*** Record excerpts ***

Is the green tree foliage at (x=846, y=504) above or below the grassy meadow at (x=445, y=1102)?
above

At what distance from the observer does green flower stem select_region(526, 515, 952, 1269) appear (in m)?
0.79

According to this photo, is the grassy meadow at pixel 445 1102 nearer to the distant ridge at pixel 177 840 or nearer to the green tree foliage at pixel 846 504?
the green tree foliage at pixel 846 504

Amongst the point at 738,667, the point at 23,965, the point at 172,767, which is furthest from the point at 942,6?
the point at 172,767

***
*** Record excerpts ***

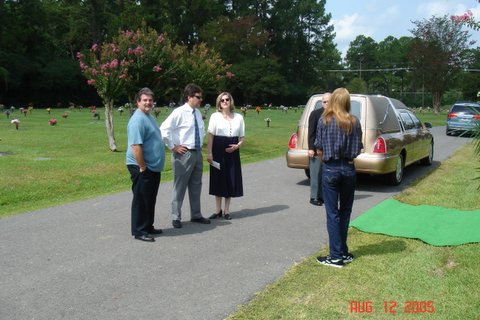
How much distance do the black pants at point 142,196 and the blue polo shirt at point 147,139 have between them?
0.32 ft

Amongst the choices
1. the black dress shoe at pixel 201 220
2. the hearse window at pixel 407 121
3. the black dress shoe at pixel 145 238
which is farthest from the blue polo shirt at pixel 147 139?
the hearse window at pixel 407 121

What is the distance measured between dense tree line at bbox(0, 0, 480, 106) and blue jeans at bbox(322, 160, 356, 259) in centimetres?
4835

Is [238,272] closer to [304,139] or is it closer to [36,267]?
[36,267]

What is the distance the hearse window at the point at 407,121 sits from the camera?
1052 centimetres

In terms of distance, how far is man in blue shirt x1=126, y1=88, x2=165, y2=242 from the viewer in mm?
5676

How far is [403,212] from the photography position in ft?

***

Aim of the exercise:
Pick out and copy every line of the records that contains the string "distance". Letter case counts.

Finished task:
At what distance from the observer does green flower stem select_region(526, 515, 952, 1269) appear (in m)?
How much distance do the black pants at point 142,196 and the blue polo shirt at point 147,139 have between them?
What is the distance measured between dense tree line at bbox(0, 0, 480, 106) and blue jeans at bbox(322, 160, 356, 259) in centimetres?
What is the distance the hearse window at the point at 407,121 sits from the camera?
In terms of distance, how far is man in blue shirt x1=126, y1=88, x2=165, y2=242 from the viewer in mm?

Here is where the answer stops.